> TEXTO SELECIONADO:
•••

O levantamento toma por base apenas os valores iniciais dos vencimentos das duas carreiras, respectivamente, R$ 7.591,37 (nível médio) e R$ 12.455,30 (nível superior). O gasto inclui pensionistas e aposentados. A diferença entre as categorias é de 64%, o equivalente a R$ 4.863,93.
O PL é de autoria do Tribunal de Justiça do Distrito Federal e Territórios (TJDFT), cujo texto original tem o apoio da entidade por ampliar o quadro de analistas na instituição. Serão usados 4 cargos de auxiliar judiciário e 192 cargos de técnico judiciário para a criação de 118 cargos da carreira de analista judiciário, todos do quadro permanente da Corte. Mas,a relatora da matéria, deputada Celina Leão (PP-DF),aprovou a emenda de Érika Kokay, desvirtuando a proposta.
Para o advogado Bruno Borges, da assessoria jurídica da entidade, é óbvio que, se o PL virar lei, o técnico entrará com ação judicial de indenização por desvio de função, quando faz atividade de analista e se reconhece a escolaridade dele como de analista.
A indenização para quem ocupa cargo mais elevado por desvio de função está prevista na Súmula 378 do Superior Tribunal de Justiça (STJ): “O servidor público que desempenha funções alheias ao cargo para o qual foi originariamente provido, em virtude de desvio funcional, faz jus ao pagamento das diferenças salariais correspondente a esse período, sob pena de locupletamento indevido por parte da Administração”.
“Isso é motivo para milhares de ações contra a União por desvio de função, e o próprio Legislativo reconheceu”, afirma o advogado. “E aí para onde vai o Judiciário? Qual o impacto orçamentário? Isso vai resultar em todo o ressarcimento quinquenal, fora as gratificações e outros benefícios. Não dá pra pagar essa conta”.
Para o presidente da Anajus, Walfredo Carneiro, os juízes que analisaram as ações podem conceder direitos aos servidores além do prazo prescricional de cinco anos. “O servidor pode também pedir o direito de ganhar igual aos analistas desde que ingressou no tribunal. Se o juiz mandar pagar, o Estado vai ter que pagar ou recorrer”, comentou.
Segundo Walfredo Carneiro, a categoria dos analistas será valorizada com a apreciação de projeto da Lei de Organização da Carreira de Analista Judiciário (Lorcan). Entre outras novidades, a matéria transforma o cargo em carreira típica Estado, assegurando estabilidade aos servidores, e permite que os bacharéis em direito possam advogar em causas não conflitantes com as instituições em que trabalham. Além disso, equipara os vencimentos aos servidores do Ciclo de Gestão do Executivo, cujos salários são mais elevados em 50%.

•••

> CONTEÚDO DOS DADOS:
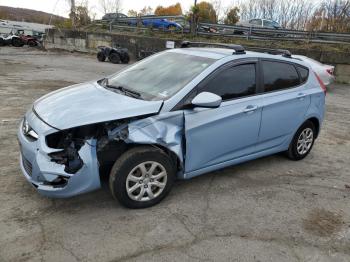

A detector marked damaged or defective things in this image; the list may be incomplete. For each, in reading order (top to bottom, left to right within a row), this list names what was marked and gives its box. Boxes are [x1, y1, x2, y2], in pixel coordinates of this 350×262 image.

•••

> INSTRUÇÃO 1:
Imprima o trecho do texto sobre o projeto de lei do TJDFT que vai de "O levantamento toma" até "desvirtuando a proposta.", sem alterações.
> INSTRUÇÃO 2:
No texto sobre o projeto de lei do TJDFT, qual súmula do STJ prevê a indenização por desvio de função?
> INSTRUÇÃO 3:
Relacione todas as pessoas citadas nominalmente no texto sobre o projeto de lei do TJDFT.

> RESULTADO DA TAREFA 1:
O levantamento toma por base apenas os valores iniciais dos vencimentos das duas carreiras, respectivamente, R$ 7.591,37 (nível médio) e R$ 12.455,30 (nível superior). O gasto inclui pensionistas e aposentados. A diferença entre as categorias é de 64%, o equivalente a R$ 4.863,93.
O PL é de autoria do Tribunal de Justiça do Distrito Federal e Territórios (TJDFT), cujo texto original tem o apoio da entidade por ampliar o quadro de analistas na instituição. Serão usados 4 cargos de auxiliar judiciário e 192 cargos de técnico judiciário para a criação de 118 cargos da carreira de analista judiciário, todos do quadro permanente da Corte. Mas,a relatora da matéria, deputada Celina Leão (PP-DF),aprovou a emenda de Érika Kokay, desvirtuando a proposta.

> RESULTADO DA TAREFA 2:
A Súmula 378 do Superior Tribunal de Justiça (STJ).

> RESULTADO DA TAREFA 3:
Celina Leão
Érika Kokay
Bruno Borges
Walfredo Carneiro